Stored data entries:
*-*-*

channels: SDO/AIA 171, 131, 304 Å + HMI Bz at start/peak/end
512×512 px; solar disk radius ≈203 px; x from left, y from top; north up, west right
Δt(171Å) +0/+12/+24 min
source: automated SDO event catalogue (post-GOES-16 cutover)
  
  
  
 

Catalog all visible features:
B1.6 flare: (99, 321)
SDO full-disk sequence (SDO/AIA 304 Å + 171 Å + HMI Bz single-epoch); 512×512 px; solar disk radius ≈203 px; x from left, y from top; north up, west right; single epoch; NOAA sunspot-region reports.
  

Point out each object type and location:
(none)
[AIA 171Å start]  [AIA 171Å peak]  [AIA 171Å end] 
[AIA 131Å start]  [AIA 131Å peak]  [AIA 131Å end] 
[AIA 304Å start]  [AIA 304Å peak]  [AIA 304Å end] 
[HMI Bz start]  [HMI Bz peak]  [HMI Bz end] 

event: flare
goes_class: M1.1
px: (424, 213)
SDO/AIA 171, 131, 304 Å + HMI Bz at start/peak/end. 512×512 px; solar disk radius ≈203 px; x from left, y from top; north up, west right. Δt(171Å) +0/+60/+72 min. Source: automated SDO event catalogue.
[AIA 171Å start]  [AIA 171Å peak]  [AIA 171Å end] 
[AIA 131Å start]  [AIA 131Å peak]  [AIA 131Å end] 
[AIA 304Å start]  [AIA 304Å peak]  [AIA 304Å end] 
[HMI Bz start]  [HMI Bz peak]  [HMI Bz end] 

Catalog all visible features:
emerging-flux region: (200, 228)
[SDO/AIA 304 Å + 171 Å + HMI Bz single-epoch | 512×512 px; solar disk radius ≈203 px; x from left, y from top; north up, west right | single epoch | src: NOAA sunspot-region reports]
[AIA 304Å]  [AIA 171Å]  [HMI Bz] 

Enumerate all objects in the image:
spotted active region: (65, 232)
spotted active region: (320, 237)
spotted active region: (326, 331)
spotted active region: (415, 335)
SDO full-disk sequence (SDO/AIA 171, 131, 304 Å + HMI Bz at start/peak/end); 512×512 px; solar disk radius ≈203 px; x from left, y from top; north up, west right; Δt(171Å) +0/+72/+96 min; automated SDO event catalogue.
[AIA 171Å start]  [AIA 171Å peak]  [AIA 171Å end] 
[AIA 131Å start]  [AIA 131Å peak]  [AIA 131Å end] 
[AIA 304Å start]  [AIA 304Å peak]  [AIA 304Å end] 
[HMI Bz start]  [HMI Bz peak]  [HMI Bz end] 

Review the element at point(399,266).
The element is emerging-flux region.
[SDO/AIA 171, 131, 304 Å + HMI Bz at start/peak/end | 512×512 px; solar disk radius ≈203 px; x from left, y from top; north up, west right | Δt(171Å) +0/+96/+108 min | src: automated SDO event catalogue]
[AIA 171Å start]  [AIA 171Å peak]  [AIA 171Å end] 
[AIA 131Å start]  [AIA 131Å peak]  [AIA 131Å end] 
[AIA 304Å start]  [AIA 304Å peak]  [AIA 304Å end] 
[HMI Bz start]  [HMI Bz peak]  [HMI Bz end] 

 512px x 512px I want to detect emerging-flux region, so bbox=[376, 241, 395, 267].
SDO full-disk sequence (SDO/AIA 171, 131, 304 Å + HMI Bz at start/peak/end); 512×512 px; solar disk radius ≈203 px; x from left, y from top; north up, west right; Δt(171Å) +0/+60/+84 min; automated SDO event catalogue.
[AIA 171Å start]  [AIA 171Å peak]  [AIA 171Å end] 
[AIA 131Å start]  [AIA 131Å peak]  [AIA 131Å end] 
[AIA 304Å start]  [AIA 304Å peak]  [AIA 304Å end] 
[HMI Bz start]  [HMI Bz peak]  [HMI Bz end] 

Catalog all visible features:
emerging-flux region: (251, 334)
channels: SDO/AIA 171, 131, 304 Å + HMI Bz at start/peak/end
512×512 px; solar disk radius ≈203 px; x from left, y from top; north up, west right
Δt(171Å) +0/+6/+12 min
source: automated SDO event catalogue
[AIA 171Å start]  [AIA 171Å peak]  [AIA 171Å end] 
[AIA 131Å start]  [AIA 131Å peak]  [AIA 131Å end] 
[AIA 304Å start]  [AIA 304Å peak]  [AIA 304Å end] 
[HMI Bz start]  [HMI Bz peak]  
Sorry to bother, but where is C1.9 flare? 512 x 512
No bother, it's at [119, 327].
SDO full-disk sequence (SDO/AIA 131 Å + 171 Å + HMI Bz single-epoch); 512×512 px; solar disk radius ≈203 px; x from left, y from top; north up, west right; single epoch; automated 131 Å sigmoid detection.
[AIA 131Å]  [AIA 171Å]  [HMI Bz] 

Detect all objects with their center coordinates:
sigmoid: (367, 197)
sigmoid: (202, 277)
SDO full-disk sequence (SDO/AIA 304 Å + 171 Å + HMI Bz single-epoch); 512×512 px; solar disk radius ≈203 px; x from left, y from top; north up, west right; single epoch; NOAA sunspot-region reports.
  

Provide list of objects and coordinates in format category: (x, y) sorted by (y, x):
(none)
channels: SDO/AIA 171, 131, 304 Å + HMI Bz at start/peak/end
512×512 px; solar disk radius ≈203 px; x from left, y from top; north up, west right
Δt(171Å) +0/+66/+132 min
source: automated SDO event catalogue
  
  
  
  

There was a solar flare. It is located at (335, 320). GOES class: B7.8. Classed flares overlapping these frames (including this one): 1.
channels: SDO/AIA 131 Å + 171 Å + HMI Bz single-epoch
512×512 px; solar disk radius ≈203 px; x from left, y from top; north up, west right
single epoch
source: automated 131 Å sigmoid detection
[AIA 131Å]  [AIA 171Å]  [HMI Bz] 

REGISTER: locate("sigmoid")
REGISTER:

*-*-*

§ **Task instructions**: Which lines above contain the word "detection"? Copy each one.

§ **Final answer**:
SDO full-disk sequence (SDO/AIA 131 Å + 171 Å + HMI Bz single-epoch); 512×512 px; solar disk radius ≈203 px; x from left, y from top; north up, west right; single epoch; automated 131 Å sigmoid detection.
source: automated 131 Å sigmoid detection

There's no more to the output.